Work request –
Every line below that has the string "dynamic" needs to be copied.

*** Given data ***

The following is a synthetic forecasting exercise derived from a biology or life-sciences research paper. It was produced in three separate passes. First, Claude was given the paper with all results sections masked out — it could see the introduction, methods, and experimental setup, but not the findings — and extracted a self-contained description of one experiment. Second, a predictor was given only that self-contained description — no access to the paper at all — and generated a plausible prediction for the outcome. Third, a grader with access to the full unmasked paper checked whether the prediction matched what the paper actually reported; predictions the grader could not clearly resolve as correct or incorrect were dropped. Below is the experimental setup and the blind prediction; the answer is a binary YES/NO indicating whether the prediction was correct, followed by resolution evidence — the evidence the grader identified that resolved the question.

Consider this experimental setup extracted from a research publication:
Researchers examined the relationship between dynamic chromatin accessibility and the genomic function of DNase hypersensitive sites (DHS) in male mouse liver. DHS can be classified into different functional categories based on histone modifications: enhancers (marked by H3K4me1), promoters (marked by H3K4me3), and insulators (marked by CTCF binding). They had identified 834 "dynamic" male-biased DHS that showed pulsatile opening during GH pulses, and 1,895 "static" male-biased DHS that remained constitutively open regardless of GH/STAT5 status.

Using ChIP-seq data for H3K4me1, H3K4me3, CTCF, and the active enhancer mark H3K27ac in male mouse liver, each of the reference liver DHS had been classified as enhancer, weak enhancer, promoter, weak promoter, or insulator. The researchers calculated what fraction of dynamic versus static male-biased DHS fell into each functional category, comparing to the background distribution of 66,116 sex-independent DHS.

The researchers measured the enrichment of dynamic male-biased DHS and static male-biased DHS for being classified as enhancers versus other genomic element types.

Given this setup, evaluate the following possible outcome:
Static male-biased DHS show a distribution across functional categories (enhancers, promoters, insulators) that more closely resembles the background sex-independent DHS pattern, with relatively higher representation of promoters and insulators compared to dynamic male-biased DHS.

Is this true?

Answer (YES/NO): NO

***

Response –
Researchers examined the relationship between dynamic chromatin accessibility and the genomic function of DNase hypersensitive sites (DHS) in male mouse liver. DHS can be classified into different functional categories based on histone modifications: enhancers (marked by H3K4me1), promoters (marked by H3K4me3), and insulators (marked by CTCF binding). They had identified 834 "dynamic" male-biased DHS that showed pulsatile opening during GH pulses, and 1,895 "static" male-biased DHS that remained constitutively open regardless of GH/STAT5 status.
Using ChIP-seq data for H3K4me1, H3K4me3, CTCF, and the active enhancer mark H3K27ac in male mouse liver, each of the reference liver DHS had been classified as enhancer, weak enhancer, promoter, weak promoter, or insulator. The researchers calculated what fraction of dynamic versus static male-biased DHS fell into each functional category, comparing to the background distribution of 66,116 sex-independent DHS.
The researchers measured the enrichment of dynamic male-biased DHS and static male-biased DHS for being classified as enhancers versus other genomic element types.
Static male-biased DHS show a distribution across functional categories (enhancers, promoters, insulators) that more closely resembles the background sex-independent DHS pattern, with relatively higher representation of promoters and insulators compared to dynamic male-biased DHS.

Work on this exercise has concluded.